Sample Collection
Samples were collected from a total of 398 localities across the Czech Republic. At each locality, samples were taken from five individual plants for every species present from the list. To minimize the risk of collecting genetically identical individuals (clones), the minimum distance between sampled plants was three meters. Each sample consisted of 1–30 leaves, depending on their size. The plant material was immediately stored and dried in silica gel to preserve DNA quality for subsequent analyses. With the help of 66 collectors, we successfully gathered 10,200 samples.
For the downstream analyses, up to 80 populations per studied species were selected, evenly distributed across the Czech Republic with a minimum distance of 10 km between sites. Priority was given to valuable localities monitored under the Czech Union for Nature Conservation (ČSOP) framework. For polyploid species, the selection was carried out separately for each ploidy level.
Flow Cytometry
For all samples originating from polyploid complexes (i.e., species with multiple ploidy levels), the ploidy level was reliably verified using flow cytometry (FCM). This method enabled the precise identification of individual cytotypes and the detection of potential intra-population variability, which is crucial for the correct taxonomic interpretation of the studied plants.
DNA analysis (ddRADseq)
DNA was isolated from each sample and analyzed using modern genomic markers (RADseq – Restriction Site-Associated DNA Sequencing). This high-throughput method allows for the acquisition of large amounts of genetic information across the entire genome, making it highly suitable for detailed studies of population structure and fine-scale differentiation among populations of common meadow species.
Population Genetic Data Analysis
Applied analytical approaches
The genetic data were processed using three key analytical approaches commonly used in population genetics:
- Multivariate analyses (e.g., PCA / PCoA) determined the degree of similarity and differentiation among populations within individual species.

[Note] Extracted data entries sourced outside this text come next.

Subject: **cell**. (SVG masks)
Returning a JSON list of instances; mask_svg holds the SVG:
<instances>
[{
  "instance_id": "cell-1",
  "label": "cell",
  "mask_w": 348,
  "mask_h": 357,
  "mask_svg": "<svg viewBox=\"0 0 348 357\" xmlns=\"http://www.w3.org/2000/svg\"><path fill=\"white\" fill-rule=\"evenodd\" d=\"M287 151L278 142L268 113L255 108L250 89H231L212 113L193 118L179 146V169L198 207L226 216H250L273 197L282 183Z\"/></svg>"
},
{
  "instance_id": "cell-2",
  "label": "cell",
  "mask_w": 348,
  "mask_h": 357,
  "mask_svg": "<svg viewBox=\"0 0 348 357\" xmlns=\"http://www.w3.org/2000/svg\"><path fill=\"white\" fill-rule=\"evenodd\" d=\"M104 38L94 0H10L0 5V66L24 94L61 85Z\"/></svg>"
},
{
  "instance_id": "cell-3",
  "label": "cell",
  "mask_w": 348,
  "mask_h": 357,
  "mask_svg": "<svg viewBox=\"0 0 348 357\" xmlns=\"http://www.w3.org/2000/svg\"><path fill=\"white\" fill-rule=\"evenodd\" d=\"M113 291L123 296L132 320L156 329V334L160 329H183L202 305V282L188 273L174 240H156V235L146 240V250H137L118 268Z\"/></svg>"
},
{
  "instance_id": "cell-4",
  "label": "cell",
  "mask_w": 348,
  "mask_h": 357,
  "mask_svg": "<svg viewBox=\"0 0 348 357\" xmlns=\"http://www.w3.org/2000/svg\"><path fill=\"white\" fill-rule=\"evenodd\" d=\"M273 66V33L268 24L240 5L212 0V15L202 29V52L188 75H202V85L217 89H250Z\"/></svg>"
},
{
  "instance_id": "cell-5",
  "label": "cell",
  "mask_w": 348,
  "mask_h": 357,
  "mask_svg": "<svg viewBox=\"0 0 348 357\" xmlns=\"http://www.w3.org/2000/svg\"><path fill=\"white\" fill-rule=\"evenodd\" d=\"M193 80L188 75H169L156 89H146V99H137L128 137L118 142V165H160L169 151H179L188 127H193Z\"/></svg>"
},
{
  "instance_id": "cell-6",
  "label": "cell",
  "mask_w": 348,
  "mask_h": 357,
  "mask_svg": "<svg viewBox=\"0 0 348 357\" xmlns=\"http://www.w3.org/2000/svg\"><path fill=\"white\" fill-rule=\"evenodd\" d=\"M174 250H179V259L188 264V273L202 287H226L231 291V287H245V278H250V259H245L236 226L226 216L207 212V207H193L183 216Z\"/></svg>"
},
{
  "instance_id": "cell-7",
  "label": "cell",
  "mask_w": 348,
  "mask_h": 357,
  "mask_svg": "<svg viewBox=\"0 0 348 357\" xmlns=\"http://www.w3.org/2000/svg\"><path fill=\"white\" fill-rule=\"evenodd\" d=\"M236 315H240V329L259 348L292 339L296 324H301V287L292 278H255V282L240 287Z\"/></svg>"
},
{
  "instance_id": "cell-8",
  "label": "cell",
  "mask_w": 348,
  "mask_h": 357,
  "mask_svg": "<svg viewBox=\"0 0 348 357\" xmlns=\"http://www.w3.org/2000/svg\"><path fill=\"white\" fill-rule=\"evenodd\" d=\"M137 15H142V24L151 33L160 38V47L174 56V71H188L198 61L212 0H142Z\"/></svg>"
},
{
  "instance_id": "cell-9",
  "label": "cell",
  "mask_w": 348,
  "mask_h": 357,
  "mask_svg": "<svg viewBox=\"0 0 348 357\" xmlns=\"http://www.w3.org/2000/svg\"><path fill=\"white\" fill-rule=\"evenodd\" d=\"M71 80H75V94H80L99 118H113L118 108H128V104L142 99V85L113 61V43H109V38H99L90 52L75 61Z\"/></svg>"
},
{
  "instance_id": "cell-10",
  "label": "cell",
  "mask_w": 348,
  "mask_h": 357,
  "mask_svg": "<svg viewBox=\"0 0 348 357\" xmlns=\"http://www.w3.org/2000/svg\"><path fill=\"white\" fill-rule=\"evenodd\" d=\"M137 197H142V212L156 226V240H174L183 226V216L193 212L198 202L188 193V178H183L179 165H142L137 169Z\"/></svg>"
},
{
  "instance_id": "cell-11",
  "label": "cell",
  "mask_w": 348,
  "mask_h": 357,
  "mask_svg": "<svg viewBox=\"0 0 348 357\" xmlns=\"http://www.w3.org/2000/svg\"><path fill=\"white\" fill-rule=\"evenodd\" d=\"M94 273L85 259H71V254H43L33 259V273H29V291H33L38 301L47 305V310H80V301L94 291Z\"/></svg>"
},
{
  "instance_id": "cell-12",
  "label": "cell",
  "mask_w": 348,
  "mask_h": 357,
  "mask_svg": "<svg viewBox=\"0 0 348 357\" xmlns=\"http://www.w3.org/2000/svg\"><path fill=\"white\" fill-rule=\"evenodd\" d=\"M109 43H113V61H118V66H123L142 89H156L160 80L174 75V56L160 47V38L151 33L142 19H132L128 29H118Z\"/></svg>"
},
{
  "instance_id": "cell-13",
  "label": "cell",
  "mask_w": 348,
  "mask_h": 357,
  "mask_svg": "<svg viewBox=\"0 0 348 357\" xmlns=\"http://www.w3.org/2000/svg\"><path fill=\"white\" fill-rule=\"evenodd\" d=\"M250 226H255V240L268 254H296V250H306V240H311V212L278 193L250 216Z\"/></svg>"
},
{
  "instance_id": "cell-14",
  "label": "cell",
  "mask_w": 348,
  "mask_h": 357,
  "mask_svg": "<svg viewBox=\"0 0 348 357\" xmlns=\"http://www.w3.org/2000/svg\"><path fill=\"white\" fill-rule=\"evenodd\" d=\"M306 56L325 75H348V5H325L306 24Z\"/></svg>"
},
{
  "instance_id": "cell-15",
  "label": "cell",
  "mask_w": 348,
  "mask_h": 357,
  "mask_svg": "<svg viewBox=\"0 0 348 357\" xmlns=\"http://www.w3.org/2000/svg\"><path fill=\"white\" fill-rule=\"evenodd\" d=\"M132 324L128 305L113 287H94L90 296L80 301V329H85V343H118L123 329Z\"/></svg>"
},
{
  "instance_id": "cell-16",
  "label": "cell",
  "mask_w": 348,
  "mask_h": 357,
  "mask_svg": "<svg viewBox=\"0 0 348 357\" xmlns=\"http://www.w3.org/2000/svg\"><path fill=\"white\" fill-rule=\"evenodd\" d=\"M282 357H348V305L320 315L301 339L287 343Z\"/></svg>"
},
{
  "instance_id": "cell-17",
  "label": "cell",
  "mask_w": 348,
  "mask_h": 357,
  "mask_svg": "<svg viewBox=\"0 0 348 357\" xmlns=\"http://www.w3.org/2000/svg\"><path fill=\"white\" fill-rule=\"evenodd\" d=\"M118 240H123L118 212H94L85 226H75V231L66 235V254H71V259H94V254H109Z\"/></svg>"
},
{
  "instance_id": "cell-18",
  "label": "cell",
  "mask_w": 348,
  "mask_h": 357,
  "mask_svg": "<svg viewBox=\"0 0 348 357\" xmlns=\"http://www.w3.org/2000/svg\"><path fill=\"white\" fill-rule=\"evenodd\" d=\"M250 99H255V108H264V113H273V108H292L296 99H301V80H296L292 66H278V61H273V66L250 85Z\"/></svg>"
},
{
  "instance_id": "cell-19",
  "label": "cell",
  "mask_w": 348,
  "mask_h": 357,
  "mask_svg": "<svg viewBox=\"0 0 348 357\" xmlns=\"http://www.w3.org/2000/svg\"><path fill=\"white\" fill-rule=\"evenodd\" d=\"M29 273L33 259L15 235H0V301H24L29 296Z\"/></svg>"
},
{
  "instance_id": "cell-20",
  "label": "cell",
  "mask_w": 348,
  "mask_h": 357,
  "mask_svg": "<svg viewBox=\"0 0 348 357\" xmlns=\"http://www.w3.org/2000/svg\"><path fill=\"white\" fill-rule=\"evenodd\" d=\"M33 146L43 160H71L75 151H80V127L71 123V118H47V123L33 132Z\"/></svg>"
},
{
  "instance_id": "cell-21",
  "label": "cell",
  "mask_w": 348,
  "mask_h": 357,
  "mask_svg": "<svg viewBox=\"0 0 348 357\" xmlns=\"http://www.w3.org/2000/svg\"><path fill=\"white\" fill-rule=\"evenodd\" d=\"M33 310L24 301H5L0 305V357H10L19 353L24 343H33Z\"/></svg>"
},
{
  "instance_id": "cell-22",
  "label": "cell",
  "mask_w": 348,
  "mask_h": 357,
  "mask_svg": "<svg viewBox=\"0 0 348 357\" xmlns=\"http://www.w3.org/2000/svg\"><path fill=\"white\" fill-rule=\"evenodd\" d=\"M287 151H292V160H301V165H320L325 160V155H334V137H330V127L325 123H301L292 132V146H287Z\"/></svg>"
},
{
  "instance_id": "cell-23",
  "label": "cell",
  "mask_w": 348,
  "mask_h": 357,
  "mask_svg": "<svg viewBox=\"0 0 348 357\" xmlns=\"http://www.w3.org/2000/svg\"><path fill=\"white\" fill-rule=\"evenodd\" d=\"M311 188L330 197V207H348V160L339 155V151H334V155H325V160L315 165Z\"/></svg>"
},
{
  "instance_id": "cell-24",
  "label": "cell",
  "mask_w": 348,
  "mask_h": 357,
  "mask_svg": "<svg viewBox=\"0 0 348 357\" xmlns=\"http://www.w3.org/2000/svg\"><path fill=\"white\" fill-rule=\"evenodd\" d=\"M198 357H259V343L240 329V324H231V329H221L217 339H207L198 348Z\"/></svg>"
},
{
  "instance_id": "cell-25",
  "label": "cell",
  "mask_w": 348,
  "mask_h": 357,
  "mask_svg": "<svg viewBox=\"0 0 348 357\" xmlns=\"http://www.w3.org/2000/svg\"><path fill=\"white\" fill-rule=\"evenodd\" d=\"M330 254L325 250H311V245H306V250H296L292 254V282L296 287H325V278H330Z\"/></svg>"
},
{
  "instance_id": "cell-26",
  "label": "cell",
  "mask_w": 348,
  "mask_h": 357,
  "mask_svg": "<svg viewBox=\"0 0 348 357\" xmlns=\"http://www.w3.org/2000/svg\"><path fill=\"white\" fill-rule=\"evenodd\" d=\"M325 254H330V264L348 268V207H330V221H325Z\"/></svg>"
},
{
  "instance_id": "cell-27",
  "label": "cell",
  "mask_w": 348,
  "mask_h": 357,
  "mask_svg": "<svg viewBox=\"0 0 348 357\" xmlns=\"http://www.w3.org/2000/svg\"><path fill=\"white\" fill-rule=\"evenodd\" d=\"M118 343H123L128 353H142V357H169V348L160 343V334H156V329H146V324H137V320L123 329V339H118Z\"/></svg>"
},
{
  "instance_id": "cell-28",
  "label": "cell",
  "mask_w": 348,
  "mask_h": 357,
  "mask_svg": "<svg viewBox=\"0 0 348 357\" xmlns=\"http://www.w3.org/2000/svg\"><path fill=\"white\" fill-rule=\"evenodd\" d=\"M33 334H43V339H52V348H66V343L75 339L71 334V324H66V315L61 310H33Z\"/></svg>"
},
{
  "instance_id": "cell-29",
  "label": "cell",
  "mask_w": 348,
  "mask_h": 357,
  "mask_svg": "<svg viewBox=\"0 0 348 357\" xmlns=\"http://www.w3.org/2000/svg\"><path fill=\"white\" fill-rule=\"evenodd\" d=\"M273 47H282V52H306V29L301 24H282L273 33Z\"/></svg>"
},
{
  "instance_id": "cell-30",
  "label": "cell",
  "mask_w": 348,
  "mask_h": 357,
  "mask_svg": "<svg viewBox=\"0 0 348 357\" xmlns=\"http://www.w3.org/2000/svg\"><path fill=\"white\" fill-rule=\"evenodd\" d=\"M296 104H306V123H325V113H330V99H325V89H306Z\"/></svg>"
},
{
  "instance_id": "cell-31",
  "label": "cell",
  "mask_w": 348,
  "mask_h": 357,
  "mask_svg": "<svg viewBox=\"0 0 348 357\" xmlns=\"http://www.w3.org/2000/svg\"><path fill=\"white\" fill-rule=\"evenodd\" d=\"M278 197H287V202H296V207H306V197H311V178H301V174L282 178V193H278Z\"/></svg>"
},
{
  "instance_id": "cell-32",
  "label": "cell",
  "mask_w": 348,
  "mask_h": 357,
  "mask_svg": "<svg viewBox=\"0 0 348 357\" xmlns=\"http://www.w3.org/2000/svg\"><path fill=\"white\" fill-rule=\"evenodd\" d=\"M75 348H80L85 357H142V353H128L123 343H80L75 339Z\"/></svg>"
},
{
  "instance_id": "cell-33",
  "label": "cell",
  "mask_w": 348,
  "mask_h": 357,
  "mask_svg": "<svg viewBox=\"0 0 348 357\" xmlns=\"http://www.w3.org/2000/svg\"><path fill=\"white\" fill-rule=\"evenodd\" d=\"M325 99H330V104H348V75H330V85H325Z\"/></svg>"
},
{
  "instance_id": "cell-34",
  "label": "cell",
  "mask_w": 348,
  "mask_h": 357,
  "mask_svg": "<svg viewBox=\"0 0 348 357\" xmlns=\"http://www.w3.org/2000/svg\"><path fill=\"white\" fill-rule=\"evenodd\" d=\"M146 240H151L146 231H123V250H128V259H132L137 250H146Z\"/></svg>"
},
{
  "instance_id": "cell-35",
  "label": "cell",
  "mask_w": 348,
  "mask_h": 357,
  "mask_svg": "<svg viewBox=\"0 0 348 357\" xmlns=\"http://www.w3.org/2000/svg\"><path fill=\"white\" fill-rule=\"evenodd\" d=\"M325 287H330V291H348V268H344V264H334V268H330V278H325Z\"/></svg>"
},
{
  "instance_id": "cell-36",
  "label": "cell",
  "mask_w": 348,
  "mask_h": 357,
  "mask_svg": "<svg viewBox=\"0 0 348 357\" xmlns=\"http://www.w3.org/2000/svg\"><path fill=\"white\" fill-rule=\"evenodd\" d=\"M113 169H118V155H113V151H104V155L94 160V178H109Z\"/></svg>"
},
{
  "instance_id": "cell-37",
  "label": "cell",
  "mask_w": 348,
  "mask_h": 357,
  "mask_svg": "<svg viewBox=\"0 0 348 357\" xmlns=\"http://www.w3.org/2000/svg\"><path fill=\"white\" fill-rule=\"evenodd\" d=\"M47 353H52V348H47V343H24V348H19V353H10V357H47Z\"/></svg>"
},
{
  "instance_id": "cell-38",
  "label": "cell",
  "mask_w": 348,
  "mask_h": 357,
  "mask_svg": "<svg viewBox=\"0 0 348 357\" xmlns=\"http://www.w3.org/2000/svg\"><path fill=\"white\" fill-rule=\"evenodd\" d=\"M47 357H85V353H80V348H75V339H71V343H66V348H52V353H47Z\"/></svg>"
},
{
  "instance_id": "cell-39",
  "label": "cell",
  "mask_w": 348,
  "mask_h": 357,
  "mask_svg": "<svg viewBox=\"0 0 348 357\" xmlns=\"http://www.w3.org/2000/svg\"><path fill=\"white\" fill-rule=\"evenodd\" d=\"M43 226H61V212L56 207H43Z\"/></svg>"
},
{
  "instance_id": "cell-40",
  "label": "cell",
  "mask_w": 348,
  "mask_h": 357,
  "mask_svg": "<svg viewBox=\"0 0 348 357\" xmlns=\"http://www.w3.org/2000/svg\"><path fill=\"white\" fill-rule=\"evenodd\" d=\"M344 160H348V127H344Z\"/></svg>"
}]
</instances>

- Genetic structure analyses (e.g., using the program STRUCTURE) identified the number and spatial distribution of genetically distinct groups (clusters).
- Isolation-by-distance testing verified whether genetic differentiation increases with geographical distance. This relationship was confirmed in all studied species, although its intensity varied among them.
Key methodological aspect: In all the analyses, we rigorously account for the ploidy levels of individual samples, ensuring high accuracy and biological relevance of the resulting genetic models.